------ Text passage ------

On 2/27/24 19:49, Robert Bradshaw via dev wrote:
On Tue, Feb 27, 2024 at 10:39 AM Jan Lukavský <je...@seznam.cz> wrote:
On 2/27/24 19:22, Robert Bradshaw via dev wrote:
On Mon, Feb 26, 2024 at 11:45 AM Kenneth Knowles <k...@apache.org> wrote:
Pulling out focus points:
On Fri, Feb 23, 2024 at 7:21 PM Robert Bradshaw via dev <dev@beam.apache.org>
wrote:
I can't act on something yet [...] but I expect to be able to [...] at some
time in the processing-time future.
I like this as a clear and internally-consistent feature description. It
describes ProcessContinuation and those timers which serve the same purpose as
ProcessContinuation.
On Fri, Feb 23, 2024 at 7:21 PM Robert Bradshaw via dev <dev@beam.apache.org>
wrote:
I can't think of a batch or streaming scenario where it would be correct to not
wait at least that long
The main reason we created timers: to take action in the absence of data. The archetypal
use case for processing time timers was/is "flush data from state if it has been
sitting there too long". For this use case, the right behavior for batch is to skip
the timer. It is actually basically incorrect to wait.
Good point calling out the distinction between "I need to wait in case
there's more data." and "I need to wait for something external." We
can't currently distinguish between the two, but a batch runner can
say something definitive about the first. Feels like we need a new
primitive (or at least new signaling information on our existing
primitive).
Runners signal end of data to a DoFn via (input) watermark. Is there a
need for additional information?
Yes, and I agree that watermarks/event timestamps are a much better
way to track data completeness (if possible).
Unfortunately processing timers don't specify if they're waiting for
additional data or external/environmental change, meaning we can't use
the (event time) watermark to determine whether they're safe to
trigger.
+1

------

Work request A ▸
Please answer these questions from the timers thread:
(i) What is given as the main reason timers were created?
(ii) For the archetypal use case of processing time timers, what is the right behavior for batch?
(iii) How do runners signal end of data to a DoFn?
Work request B ▸
Translate this sentence from the timers thread into Spanish: "Runners signal end of data to a DoFn via (input) watermark."
The records have no connection to the timers thread.

------ Material provided ------

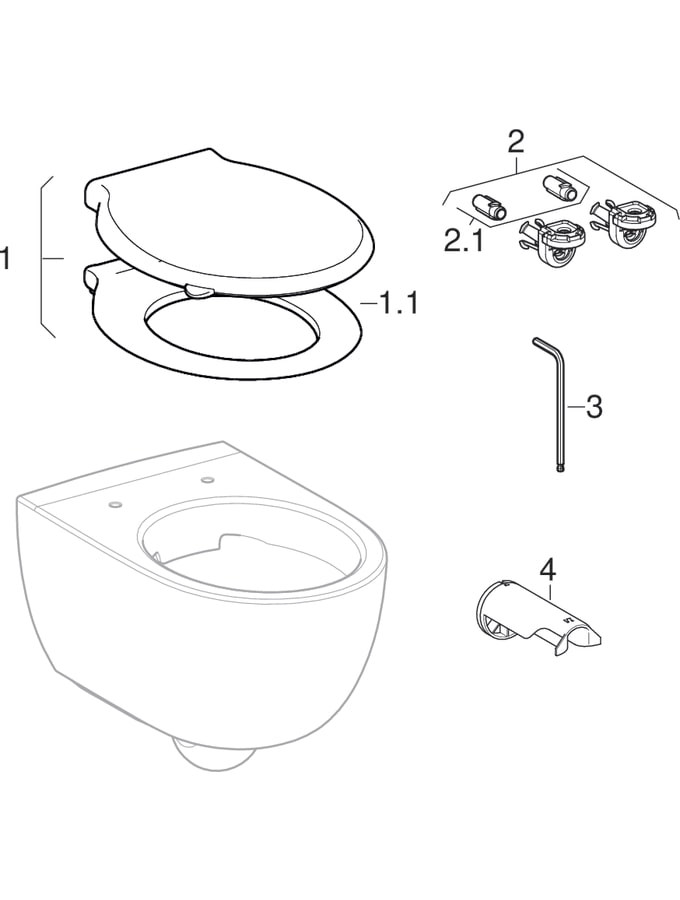 1
1.1
2
2.1
3
4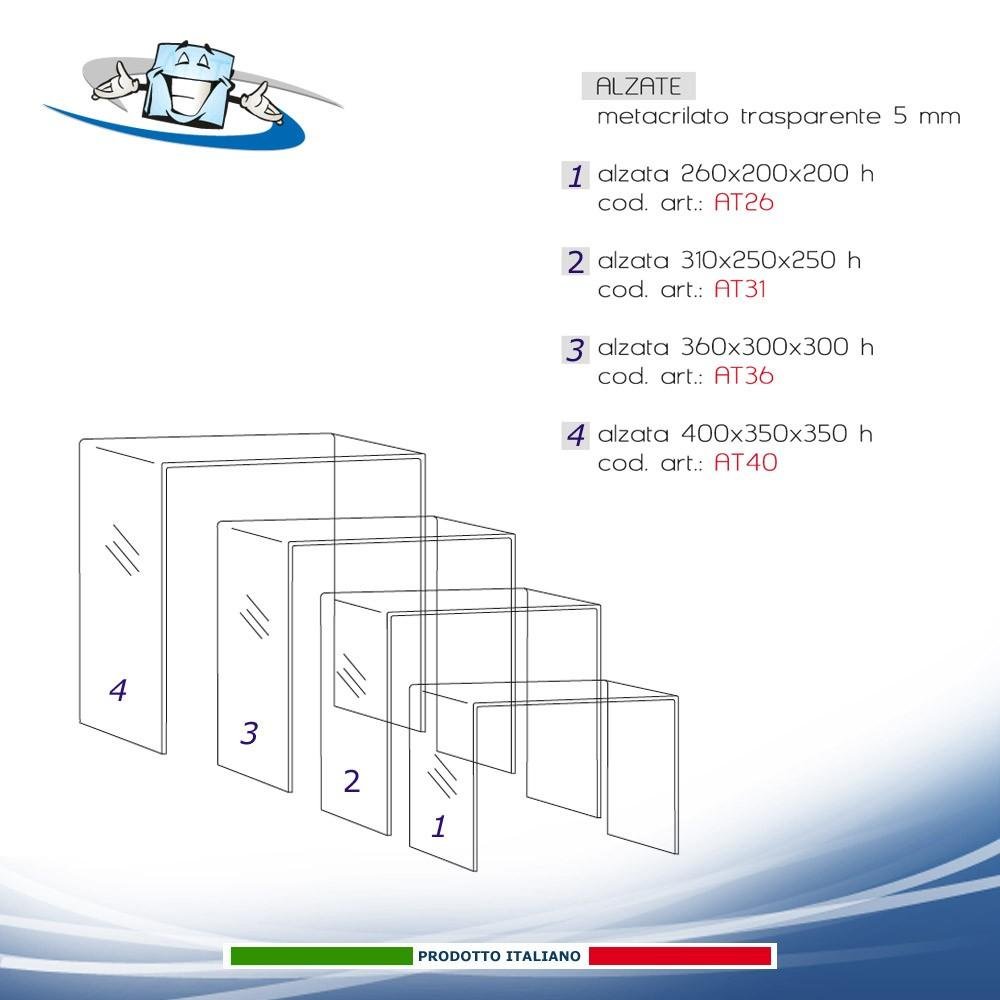 ALZATE
metacrilato trasparente 5 mm

1 alzata 260x200x200 h
cod. art.: AT26

2 alzata 310x250x250 h
cod. art.: AT31

3 alzata 360x300x300 h
cod. art.: AT36

4 alzata 400x350x350 h
cod. art.: AT40

4

3

2

1

PRODOTTO ITALIANO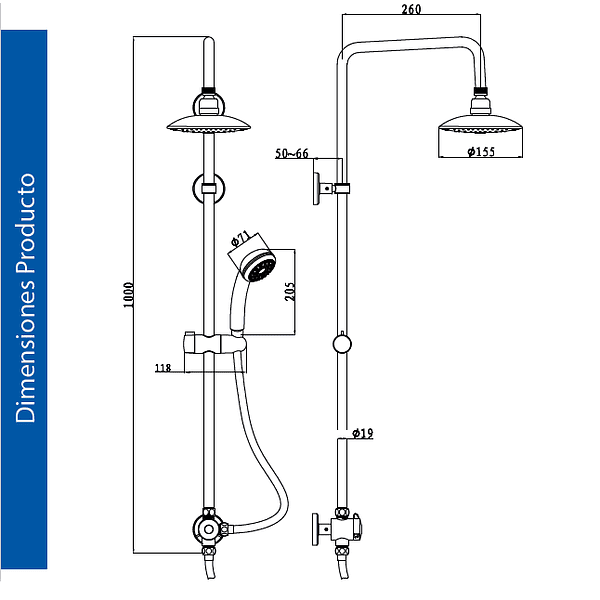 Dimensiones Producto

1000

$\phi 71$

205

118

260

50~66

$\phi 155$

$\phi 19$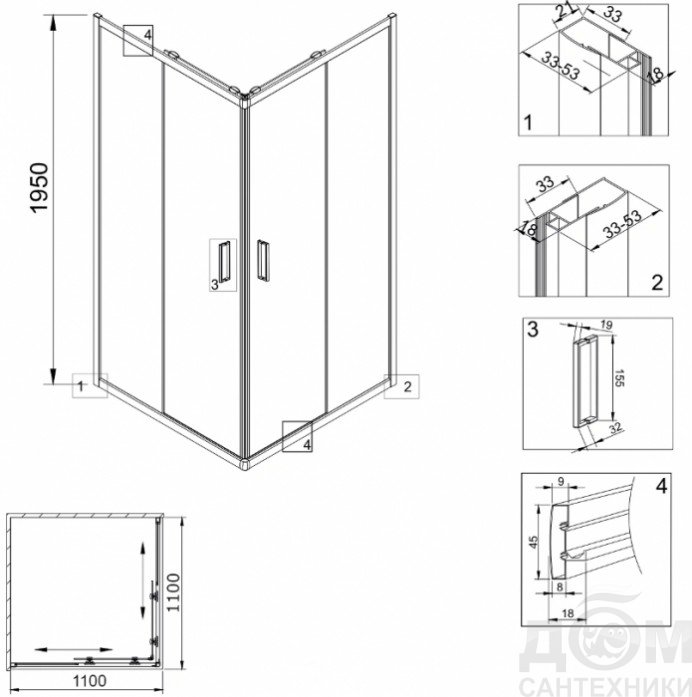 1950

4

3

1

2

4

1100

1100

21
33
33-53
18
1

33
18
33-53
2

3
19
155
32

4
9
45
8
18

ДОМ
САНТЕХНИКИ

------

Worked solution A ▸
(i) To take action in the absence of data.
(ii) To skip the timer.
(iii) Via the (input) watermark.

Worked solution B ▸
Los runners señalan a un DoFn el fin de los datos mediante la marca de agua (de entrada).